Kevin Na came on strong with some great play in the playoffs, but his play simply wasn't good enough for long enough. His biggest asset was his ability to get up-and-down from damn near anywhere but he just doesn't make enough birdies. If Strick was to go off the grid with somebody, this was probably the guy but the fact of the matter is that a hot 4-week run wasn't enough to mask a summer riddled with MC's and WD's.
Sam Burns is a guy I probably would have been just as pleased with as Scheffler. He's had a breakout year that's elevated him into the Top 25 in the world. More importantly, he piles up birdies by the handful. His 25.33% birdie percentage was 4th on the entire Tour this season. He also led tournaments more than anybody all season.
That fact can be looked at as a negative just as easily as a positive. He led that many rounds but only came away with one win. One could question his ability to finish and play under pressure when you look at it that way. Maybe Strick did. But ultimately I wouldn't have been upset one bit if Burns had been the guy.

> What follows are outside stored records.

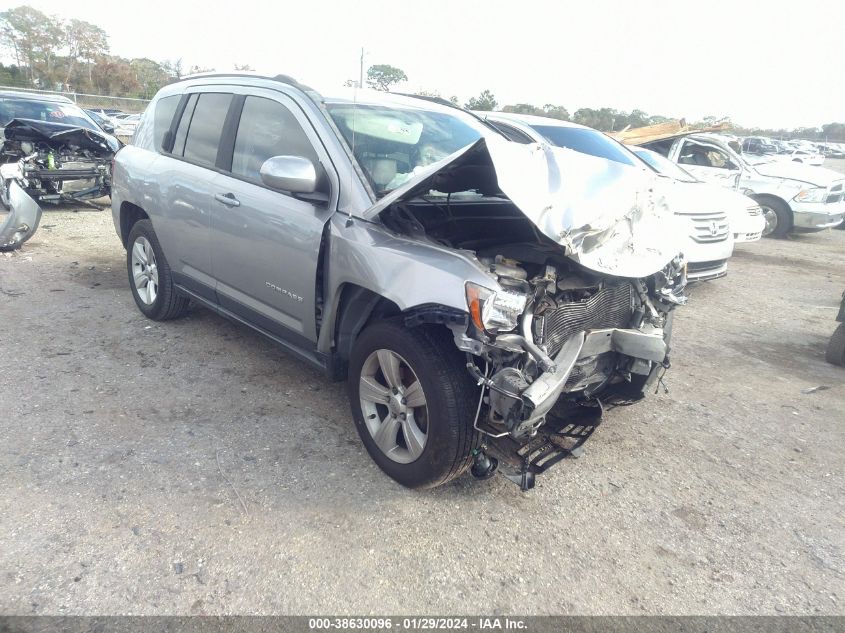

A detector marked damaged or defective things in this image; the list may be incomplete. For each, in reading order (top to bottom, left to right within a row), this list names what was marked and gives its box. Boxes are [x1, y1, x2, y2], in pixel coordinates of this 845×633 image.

torn metal panel [0, 179, 42, 251]
broken bumper [0, 179, 42, 251]
damaged front end [0, 118, 118, 249]
damaged car in background [0, 91, 119, 249]
crumpled hood [1, 118, 119, 154]
damaged car in background [113, 78, 684, 488]
torn metal panel [362, 136, 684, 276]
crumpled hood [364, 136, 684, 276]
damaged front end [370, 137, 684, 488]
crumpled hood [752, 159, 844, 186]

The guy is Scottie Scheffler though. And for good reason. The guy is a birdie-maker just like Burns is. 24.89% birdie percentage was good enough for 7th on Tour (Reed was 37th and Na was 40th, btw). His runner-up performance at the WGC Match Play earlier this year had to play a big factor too. He clapped match play dynamo Ian Poulter 5&4 and took down world #1 Jon Rahm on his road to the final. Beating those two Europeans has gotta count for something.
But most importantly, Whistling Straits is a phenomenal course fit for Scottie Scheffler, more so than any of these other 3 candidates. The last time we saw Whistling Straits was the 2015 PGA Championship. When I think of that tournament, I think about Jason Day at the peak of his powers, bombing the ball all over that place. That course favors bombers as much as any and the stats backed that up.
A lot has been made of how the Europeans stomped us 17.5 to 10.5 in Paris back in 2018 and how the US needed to do things "differently" when picking this year's team. For whatever reason, "differently" was perceived to mean "oh, they need to go get some guys who thrive at match play and putt well". Well that's not what the Europeans did in Paris. Le Golf National is a target golf course that favors ball-strikers and not bombers. I'm sure they picked that course in the first place because of that fact. They had a home course advantage and they played into that when they picked their team. The stars of that team were Tommy Fleetwood and Francesco Molinari, both of whom are notorious weapons with irons and wedges in hand. They thrived because the course fit them, not so much the format.
Stricker would be chasing the wrong strategy if he picked somebody like Kevin Na or even worse - some other Kevin. The Americans already have an inherent course advantage given their style of play. The likes of DeChambeau, DJ, Koepka, and Finau are going to thrive on this course with their length, and Scheffler just adds to the mix here. The European team will be announced after Sunday's BMW PGA Championship on the European Tour, but no matter who they pick they won't have the firepower to match that type of length. The Europeans played to their strengths in Paris and we need to do the same in Wisconsin.
Thrilled Stricker went this direction with it and I think it's going to play dividends. At the end of the day, it's still on those 12 guys' shoulders to go out and get the job done. I'll be right here in my red, white, and blue rooting them on the whole way. Can't wait.